Is £32bn enough to build a good railway?

We will have to hope so as that is the proposed budget for HS2, a new railway due to open in about 2033.  The long-awaited route was announced at the end of January 2013, raising a rather inevitable raft of concerns, including some about historical events and some that are more business-based.

There have been a variety of views expressed – generally either in favour of or against HS2.  Those in favour talk about increasing capacity and that trains will be faster, and presumably safer.  Opponents say it is not cost effective, that the evidence does not really support the reasoning proposed and that there are bigger priorities elsewhere, particularly regional railways in the north of England.  There is little doubt that such regional railways would undoubtedly join up that region better than the current system by increasing capacity and lowering journey times.

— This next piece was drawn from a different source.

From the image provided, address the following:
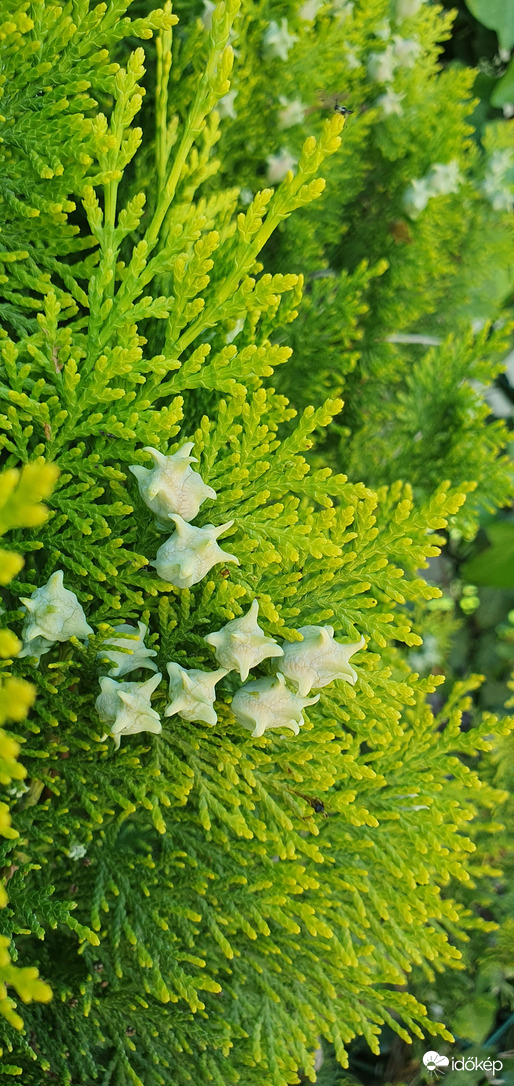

Increasing capacity on railways means, of course, improving infrastructure such that more people can travel between stations in a day.  I say stations, rather than cities or places, because that is what they seem to be called, inexplicably—either that or “station stops”.  It sounds like the rhetoric of an ignoramus or the result of a botched re-branding, but perhaps there is another possibility.  Perhaps they are just trying to be honest.

In the 19th century, it was often quite difficult for railway companies to cite stations and lines where they wanted them.  Just look at maps of places like Cambridge or Loughborough: the railway stations are barely in the place of the name they bear.  This sounds preposterous enough on its own, but the worst thing is that despite the century-and-a-half there has been to improve the situation, the railway station in Cambridge is still not near big roads, the airport, the centre of town or where most people live.  The same is true of a relatively new station ambitiously named “East Midlands Airport Parkway”.  Easily the nearest thing to that is a power station.  The station is five miles from the East Midlands airport.  No buses are scheduled to stop at the station, and you have to ring for a cab from the one firm advertised at the station; the hardware of a taxi rank is barely evident.  None of this poor planning and execution is helpful for passenger capacity, and thus usefulness of railway infrastructure, on anyone’s terms.  The transport minister in the Lords under the last Labour government summed this up from a different perspective when he said about the HS2 public consultation that “everyone wants the stations but nobody wants the line”.   We start to see why building new railways is difficult.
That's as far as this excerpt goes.